▸ Data shown
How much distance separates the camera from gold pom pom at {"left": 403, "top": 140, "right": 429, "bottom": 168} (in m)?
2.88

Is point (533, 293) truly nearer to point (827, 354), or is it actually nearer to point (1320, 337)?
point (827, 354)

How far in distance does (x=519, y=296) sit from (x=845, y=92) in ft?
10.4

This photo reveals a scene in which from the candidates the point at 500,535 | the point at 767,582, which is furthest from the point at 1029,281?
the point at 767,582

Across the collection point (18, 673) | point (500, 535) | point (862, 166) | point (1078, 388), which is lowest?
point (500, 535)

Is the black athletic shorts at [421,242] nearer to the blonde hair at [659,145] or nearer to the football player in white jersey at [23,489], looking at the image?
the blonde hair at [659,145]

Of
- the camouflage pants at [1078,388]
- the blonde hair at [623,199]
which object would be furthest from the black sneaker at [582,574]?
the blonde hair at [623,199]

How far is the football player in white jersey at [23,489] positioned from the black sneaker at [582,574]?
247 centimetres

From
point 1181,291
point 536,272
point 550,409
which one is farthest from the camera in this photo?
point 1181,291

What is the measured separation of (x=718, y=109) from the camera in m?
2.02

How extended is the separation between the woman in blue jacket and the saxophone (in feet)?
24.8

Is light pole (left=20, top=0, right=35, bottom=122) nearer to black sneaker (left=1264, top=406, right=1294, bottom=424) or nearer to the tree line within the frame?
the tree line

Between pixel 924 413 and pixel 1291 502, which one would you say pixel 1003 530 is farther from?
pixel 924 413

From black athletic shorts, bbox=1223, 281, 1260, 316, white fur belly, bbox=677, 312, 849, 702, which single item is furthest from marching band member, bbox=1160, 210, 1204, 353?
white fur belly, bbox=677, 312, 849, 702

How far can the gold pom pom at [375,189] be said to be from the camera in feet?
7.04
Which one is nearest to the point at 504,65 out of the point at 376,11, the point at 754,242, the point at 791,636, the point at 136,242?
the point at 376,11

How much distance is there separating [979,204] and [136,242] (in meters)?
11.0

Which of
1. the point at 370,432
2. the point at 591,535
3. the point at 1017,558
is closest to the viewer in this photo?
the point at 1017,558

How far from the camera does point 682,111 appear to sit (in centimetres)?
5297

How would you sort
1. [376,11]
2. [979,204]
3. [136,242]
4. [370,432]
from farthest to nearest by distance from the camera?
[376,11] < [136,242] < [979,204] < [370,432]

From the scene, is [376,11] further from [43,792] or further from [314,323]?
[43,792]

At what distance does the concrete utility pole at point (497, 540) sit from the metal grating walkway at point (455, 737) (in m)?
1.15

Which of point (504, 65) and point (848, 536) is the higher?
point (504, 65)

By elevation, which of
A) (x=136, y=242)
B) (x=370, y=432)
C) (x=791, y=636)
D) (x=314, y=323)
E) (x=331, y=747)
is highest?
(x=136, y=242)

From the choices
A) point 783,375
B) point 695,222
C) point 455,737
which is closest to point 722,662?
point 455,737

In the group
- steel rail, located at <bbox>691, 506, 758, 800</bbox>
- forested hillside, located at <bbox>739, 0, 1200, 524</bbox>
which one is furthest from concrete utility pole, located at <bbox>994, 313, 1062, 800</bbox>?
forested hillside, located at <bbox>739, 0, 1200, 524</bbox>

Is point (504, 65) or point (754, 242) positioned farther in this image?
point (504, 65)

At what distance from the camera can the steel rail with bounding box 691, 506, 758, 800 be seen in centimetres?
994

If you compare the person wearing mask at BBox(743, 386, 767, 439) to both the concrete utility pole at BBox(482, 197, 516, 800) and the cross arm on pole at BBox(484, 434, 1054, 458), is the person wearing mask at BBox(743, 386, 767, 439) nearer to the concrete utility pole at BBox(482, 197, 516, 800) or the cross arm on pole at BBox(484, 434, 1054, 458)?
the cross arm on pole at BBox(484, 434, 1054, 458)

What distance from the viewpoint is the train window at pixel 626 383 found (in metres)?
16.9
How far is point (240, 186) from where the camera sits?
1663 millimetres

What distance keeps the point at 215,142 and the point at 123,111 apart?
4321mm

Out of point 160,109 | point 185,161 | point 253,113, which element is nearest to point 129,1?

▸ Goal
Output each record exactly, leaving nothing out.

▸ Result below
How much distance separates the camera from gold pom pom at {"left": 403, "top": 140, "right": 429, "bottom": 168} (in m)?
2.88

Is point (533, 293) truly nearer to point (827, 354), or is it actually nearer to point (1320, 337)?
point (827, 354)

How far in distance does (x=519, y=296) sit from (x=845, y=92) in ft?
10.4

This photo reveals a scene in which from the candidates the point at 500,535 | the point at 767,582, which is furthest from the point at 1029,281?
the point at 767,582

Across the collection point (18, 673) | point (500, 535) | point (862, 166) | point (1078, 388), which is lowest?
point (500, 535)

Is the black athletic shorts at [421,242] nearer to the blonde hair at [659,145] or nearer to the football player in white jersey at [23,489], looking at the image?
the blonde hair at [659,145]

Of
- the camouflage pants at [1078,388]
- the blonde hair at [623,199]
which object would be furthest from the black sneaker at [582,574]?
the blonde hair at [623,199]

How far is the football player in white jersey at [23,489] positioned from the black sneaker at [582,574]?
247 centimetres

From
point 1181,291
point 536,272
point 550,409
which one is farthest from the camera in this photo?
point 1181,291

What is the measured separation of (x=718, y=109) from the camera in m?
2.02

How extended is the separation between the woman in blue jacket and the saxophone (in feet)?
24.8

Is light pole (left=20, top=0, right=35, bottom=122) nearer to black sneaker (left=1264, top=406, right=1294, bottom=424) or nearer to the tree line within the frame?
the tree line

Between pixel 924 413 and pixel 1291 502, which one would you say pixel 1003 530 is farther from?
pixel 924 413

From black athletic shorts, bbox=1223, 281, 1260, 316, white fur belly, bbox=677, 312, 849, 702, which single item is furthest from marching band member, bbox=1160, 210, 1204, 353?
white fur belly, bbox=677, 312, 849, 702

How far can the gold pom pom at [375,189] be said to be from the camera in feet?
7.04
Which one is nearest to the point at 504,65 out of the point at 376,11, the point at 754,242, the point at 791,636, the point at 136,242?
the point at 376,11

How much distance is there separating [979,204] and [136,242] (in meters)?
11.0

Which of
1. the point at 370,432
2. the point at 591,535
3. the point at 1017,558
is closest to the viewer in this photo?
the point at 1017,558

How far from the camera does point 682,111 appear to sit (in centimetres)?
5297

How would you sort
1. [376,11]
2. [979,204]
3. [136,242]
4. [370,432]
from farthest to nearest by distance from the camera?
[376,11] < [136,242] < [979,204] < [370,432]

From the scene, is [376,11] further from [43,792] or further from [314,323]?
[43,792]

At what distance does the concrete utility pole at point (497, 540) sit from the metal grating walkway at point (455, 737) (in m)?
1.15

Which of point (504, 65) and point (848, 536) is the higher?
point (504, 65)

By elevation, which of
A) (x=136, y=242)
B) (x=370, y=432)
C) (x=791, y=636)
D) (x=314, y=323)
E) (x=331, y=747)
is highest?
(x=136, y=242)

From the choices
A) point 783,375
B) point 695,222
C) point 455,737
which is closest to point 722,662?
point 455,737

In the group
- steel rail, located at <bbox>691, 506, 758, 800</bbox>
- forested hillside, located at <bbox>739, 0, 1200, 524</bbox>
which one is furthest from concrete utility pole, located at <bbox>994, 313, 1062, 800</bbox>?
forested hillside, located at <bbox>739, 0, 1200, 524</bbox>

Is point (504, 65) or point (754, 242) positioned farther in this image?
point (504, 65)

At what distance from the camera can the steel rail with bounding box 691, 506, 758, 800 be seen in centimetres?
994

If you compare the person wearing mask at BBox(743, 386, 767, 439) to both the concrete utility pole at BBox(482, 197, 516, 800) and the cross arm on pole at BBox(484, 434, 1054, 458), is the person wearing mask at BBox(743, 386, 767, 439) nearer to the concrete utility pole at BBox(482, 197, 516, 800) or the cross arm on pole at BBox(484, 434, 1054, 458)?
the cross arm on pole at BBox(484, 434, 1054, 458)

What distance from the viewpoint is the train window at pixel 626 383 found (in metres)?
16.9
How far is point (240, 186) from where the camera sits?
1663 millimetres

What distance keeps the point at 215,142 and the point at 123,111 apart?
4321mm

Out of point 160,109 | point 185,161 | point 253,113, which element is nearest to point 129,1?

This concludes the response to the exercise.